Pas facile de s’engager dans une démarche de transition écologique, quand votre conjoint ne vous suit pas. Comment envisager l’avenir ensemble, sans partager les mêmes convictions sur l’environnement ? Comment sauver son couple quand l’autre se fout royalement de la planète ? Comment le convaincre de changer, sans le brusquer ? Pour vous, on a consulté une thérapeute conjugale.

Yann a 50 ans. Il aime la marche-nordique, écouter des podcasts de Pablo Servigne et a débuté une formation en agroforesterie. Un matin, il fait part de ses inquiétudes à son épouse, institutrice : “quand je vois les enfants – Yann en a 5, âgés de 15 à 21 ans – je me dis que la génération smartphone ne sait pas faire grand chose sans smartphone… comment les préparer à l’effondrement ?” D’abord, Madame a rigolé. Après 27 ans de mariage, elle a pensé que c’était « une lubie » de son mari. Et puis, le conflit de valeur s’est envenimé. “Elle se fermait et refusait de communiquer à ce sujet », explique Yann. Quant aux enfants, “ils n’ont pas voulu accepter que leur mode de vie puisse disparaître d’ici 2030. Au départ, ils m’ont laissé parler gentiment, sans me contredire, juste en s’en fichant.”

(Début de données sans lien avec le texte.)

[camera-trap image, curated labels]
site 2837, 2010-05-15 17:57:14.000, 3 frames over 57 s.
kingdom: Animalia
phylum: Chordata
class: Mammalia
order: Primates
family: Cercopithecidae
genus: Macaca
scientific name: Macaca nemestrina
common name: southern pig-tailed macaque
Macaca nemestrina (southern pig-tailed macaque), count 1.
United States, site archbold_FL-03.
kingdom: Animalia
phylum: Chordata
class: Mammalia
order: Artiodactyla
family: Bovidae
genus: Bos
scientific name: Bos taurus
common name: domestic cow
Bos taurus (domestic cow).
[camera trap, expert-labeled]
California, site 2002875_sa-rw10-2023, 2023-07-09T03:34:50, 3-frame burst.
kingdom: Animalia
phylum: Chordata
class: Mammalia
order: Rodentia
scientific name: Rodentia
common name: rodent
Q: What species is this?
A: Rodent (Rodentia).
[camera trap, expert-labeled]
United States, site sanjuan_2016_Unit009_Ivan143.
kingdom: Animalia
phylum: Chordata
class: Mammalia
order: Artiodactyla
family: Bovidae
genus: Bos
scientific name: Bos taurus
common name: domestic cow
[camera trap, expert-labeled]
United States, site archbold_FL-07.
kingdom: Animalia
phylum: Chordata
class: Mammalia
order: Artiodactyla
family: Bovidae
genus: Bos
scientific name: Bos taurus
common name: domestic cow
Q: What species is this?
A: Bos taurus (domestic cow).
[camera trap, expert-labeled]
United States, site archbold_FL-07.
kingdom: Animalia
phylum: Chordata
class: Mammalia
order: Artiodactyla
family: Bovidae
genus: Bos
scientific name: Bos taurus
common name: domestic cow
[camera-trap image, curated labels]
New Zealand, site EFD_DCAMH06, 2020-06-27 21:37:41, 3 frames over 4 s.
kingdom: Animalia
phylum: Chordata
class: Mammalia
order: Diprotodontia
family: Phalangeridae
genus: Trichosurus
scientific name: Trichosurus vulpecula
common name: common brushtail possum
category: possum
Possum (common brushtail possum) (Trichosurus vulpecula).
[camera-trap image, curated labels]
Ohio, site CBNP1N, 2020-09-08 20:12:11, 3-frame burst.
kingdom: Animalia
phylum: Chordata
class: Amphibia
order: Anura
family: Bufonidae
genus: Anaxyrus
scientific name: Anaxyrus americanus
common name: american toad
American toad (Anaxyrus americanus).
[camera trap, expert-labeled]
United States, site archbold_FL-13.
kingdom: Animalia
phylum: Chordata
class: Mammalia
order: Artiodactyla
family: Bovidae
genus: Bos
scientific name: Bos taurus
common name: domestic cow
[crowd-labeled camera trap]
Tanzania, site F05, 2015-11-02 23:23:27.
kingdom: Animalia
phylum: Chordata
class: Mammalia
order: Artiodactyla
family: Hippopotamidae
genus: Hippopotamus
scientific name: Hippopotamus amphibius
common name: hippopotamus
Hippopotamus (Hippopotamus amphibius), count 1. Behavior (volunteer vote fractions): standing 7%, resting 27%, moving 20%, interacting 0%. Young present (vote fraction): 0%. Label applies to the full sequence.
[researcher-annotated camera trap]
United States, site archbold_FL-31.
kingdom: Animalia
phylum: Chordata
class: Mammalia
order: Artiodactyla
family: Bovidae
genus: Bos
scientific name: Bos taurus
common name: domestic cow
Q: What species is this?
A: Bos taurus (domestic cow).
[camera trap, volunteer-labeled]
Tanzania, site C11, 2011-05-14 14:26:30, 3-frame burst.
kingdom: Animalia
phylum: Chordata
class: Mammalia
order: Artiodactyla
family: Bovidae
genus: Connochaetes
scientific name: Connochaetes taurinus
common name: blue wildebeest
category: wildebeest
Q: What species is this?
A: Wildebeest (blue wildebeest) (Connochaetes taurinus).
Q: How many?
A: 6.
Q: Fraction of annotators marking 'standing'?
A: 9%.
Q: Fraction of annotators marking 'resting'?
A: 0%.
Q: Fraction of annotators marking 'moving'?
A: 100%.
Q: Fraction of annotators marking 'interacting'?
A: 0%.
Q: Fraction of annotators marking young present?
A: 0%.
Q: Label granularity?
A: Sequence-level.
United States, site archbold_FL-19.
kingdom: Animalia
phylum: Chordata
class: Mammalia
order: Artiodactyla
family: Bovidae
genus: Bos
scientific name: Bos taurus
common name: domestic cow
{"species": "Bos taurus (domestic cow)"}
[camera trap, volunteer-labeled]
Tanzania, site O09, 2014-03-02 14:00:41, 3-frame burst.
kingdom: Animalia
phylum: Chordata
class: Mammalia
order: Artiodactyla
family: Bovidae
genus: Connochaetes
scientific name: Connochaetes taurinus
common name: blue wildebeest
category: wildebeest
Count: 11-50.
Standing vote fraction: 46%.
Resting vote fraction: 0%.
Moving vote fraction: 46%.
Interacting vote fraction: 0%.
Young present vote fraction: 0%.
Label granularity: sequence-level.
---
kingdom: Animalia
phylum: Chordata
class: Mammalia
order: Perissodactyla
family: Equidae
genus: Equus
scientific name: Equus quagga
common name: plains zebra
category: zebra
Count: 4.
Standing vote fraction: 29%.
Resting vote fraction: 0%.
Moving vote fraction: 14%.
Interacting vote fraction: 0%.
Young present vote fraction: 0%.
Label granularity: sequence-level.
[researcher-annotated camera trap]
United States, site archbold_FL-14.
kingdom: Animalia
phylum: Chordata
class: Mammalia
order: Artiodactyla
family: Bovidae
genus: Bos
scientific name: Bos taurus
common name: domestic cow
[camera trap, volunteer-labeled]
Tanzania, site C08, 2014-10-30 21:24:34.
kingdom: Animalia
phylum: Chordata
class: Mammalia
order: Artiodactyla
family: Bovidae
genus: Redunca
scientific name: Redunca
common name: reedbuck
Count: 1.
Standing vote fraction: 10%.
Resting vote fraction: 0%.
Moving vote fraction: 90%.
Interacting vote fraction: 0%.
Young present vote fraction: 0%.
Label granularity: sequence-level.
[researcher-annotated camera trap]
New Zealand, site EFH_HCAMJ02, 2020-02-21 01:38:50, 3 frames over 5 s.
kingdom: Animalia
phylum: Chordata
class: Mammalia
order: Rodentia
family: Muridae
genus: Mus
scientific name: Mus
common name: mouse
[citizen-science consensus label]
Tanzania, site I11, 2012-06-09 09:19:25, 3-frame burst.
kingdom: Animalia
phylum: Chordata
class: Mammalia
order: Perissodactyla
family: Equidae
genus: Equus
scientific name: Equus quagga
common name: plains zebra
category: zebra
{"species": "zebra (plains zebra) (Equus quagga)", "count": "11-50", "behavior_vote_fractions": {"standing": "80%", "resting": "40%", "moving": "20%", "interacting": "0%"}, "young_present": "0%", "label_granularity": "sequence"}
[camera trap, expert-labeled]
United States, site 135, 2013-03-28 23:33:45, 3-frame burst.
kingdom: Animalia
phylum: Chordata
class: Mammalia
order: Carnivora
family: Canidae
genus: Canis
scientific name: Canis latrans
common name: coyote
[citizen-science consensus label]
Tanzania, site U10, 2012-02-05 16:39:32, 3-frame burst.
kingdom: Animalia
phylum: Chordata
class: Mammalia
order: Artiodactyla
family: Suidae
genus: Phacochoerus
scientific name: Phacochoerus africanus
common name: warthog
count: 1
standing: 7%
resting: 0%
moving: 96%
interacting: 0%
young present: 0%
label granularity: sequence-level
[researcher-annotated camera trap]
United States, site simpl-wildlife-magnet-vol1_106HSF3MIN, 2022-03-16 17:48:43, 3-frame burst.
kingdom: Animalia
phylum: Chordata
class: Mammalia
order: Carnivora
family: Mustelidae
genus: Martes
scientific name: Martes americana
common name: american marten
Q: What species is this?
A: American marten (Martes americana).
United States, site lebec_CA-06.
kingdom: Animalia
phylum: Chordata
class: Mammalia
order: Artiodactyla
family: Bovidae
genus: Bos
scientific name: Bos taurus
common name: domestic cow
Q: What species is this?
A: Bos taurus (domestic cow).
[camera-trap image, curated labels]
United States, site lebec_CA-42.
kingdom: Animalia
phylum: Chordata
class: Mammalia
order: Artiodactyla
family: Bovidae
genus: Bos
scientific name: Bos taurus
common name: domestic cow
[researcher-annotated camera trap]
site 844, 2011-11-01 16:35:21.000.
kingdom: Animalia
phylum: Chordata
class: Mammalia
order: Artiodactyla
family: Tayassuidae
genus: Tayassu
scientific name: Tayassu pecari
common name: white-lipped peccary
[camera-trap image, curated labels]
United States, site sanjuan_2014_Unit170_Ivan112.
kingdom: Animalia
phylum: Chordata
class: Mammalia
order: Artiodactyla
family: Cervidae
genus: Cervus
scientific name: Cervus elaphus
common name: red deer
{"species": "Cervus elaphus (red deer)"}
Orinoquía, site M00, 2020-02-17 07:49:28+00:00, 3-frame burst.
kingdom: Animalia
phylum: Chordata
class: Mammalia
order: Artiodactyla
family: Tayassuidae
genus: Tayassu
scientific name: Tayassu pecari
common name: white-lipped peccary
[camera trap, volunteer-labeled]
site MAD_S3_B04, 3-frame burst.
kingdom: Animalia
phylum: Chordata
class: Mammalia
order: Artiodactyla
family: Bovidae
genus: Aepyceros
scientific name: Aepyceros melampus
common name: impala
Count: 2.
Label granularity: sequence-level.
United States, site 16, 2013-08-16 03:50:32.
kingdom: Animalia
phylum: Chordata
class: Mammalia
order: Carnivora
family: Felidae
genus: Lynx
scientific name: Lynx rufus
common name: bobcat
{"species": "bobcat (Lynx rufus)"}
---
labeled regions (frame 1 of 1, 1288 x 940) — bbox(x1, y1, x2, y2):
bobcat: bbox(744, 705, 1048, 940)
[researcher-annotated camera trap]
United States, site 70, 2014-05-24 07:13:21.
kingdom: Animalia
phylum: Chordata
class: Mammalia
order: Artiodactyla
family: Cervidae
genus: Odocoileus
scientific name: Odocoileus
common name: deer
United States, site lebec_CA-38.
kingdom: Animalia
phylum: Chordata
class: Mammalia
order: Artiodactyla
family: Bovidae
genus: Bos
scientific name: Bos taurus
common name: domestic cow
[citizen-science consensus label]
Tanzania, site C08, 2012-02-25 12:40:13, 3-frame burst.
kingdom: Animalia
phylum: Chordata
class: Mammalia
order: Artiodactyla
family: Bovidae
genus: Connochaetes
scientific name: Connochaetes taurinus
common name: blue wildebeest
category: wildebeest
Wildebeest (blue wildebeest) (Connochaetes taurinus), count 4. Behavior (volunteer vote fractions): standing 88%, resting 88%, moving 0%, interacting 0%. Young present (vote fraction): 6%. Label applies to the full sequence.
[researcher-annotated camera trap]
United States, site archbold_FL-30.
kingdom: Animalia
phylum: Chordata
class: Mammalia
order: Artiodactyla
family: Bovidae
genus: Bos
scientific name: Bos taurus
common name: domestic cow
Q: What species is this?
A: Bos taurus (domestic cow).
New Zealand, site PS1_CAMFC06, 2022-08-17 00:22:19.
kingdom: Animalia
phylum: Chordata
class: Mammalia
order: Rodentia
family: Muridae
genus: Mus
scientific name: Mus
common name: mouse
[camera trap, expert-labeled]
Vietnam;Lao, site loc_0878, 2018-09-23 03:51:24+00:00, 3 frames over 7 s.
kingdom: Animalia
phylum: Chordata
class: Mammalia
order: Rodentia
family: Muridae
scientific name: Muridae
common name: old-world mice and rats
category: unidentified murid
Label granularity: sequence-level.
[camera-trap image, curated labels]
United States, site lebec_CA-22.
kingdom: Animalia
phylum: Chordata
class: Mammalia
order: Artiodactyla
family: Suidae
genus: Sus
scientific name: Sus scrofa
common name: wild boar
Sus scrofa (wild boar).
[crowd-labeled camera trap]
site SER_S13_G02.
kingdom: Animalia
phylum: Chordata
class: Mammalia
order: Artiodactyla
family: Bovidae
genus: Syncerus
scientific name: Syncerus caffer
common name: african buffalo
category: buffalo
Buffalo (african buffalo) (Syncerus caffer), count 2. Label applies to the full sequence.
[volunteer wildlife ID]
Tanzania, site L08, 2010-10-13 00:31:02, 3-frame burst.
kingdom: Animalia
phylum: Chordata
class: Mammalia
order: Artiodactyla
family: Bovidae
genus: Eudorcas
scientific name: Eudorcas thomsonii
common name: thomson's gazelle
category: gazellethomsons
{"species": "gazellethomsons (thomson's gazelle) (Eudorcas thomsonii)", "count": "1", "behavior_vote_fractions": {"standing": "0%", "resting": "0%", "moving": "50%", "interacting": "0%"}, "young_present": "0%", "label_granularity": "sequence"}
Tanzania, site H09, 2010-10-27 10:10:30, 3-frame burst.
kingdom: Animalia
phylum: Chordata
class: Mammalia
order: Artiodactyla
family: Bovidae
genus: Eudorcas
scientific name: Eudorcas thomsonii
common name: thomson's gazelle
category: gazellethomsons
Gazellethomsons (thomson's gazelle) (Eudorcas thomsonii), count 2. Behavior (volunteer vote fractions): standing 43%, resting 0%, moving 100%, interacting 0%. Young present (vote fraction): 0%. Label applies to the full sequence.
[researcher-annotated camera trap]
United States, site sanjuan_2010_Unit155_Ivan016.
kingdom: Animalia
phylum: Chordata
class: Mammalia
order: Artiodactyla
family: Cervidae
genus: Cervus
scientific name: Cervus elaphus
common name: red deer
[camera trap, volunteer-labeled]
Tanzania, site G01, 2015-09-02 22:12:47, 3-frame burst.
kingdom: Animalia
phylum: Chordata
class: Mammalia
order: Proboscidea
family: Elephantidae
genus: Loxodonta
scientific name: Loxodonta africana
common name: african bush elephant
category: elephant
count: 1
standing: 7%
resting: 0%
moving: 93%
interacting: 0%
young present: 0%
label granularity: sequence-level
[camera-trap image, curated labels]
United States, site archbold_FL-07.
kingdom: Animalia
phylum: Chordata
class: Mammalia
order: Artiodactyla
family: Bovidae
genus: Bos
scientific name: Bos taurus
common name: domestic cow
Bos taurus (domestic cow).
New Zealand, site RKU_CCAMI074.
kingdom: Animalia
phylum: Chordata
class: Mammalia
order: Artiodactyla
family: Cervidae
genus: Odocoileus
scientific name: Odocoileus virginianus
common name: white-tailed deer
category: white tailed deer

Yann se doutait bien que le reste de la famille ne le suivrait pas dans son projet de rejoindre le nord Finistère – le dernier endroit de France que le réchauffement atteindra, selon lui. De toutes façons, “[ma femme] en avait marre de mes conneries de collapso”. Aujourd’hui, Yann s’est reconverti dans l’assistance sociale, mais souhaite devenir “formateur en énergies renouvelables et bioclimatisme” dans un éco-lieu. Qu’en pense Madame ? “On a pas encore divorcé, mais chacun suit désormais son chemin”. 

Lire aussi : Quels bouquins offrir à un collapso-sceptique ?

Dissonance conjugale

À l’origine de la rupture de ce couple : une rupture sur le terrain des valeurs, que la thérapeute de couples (voire de trouples) Catherine Demangeot définit comme « le socle de la relation, l’ADN de la famille« .  

C’est vrai, la plupart des couples qui entrent dans une démarche de changement (écolo ou zéro déchet par exemple) le font à deux, souvent suite à la naissance d’un enfant ou à un problème de santé plus ou moins grave.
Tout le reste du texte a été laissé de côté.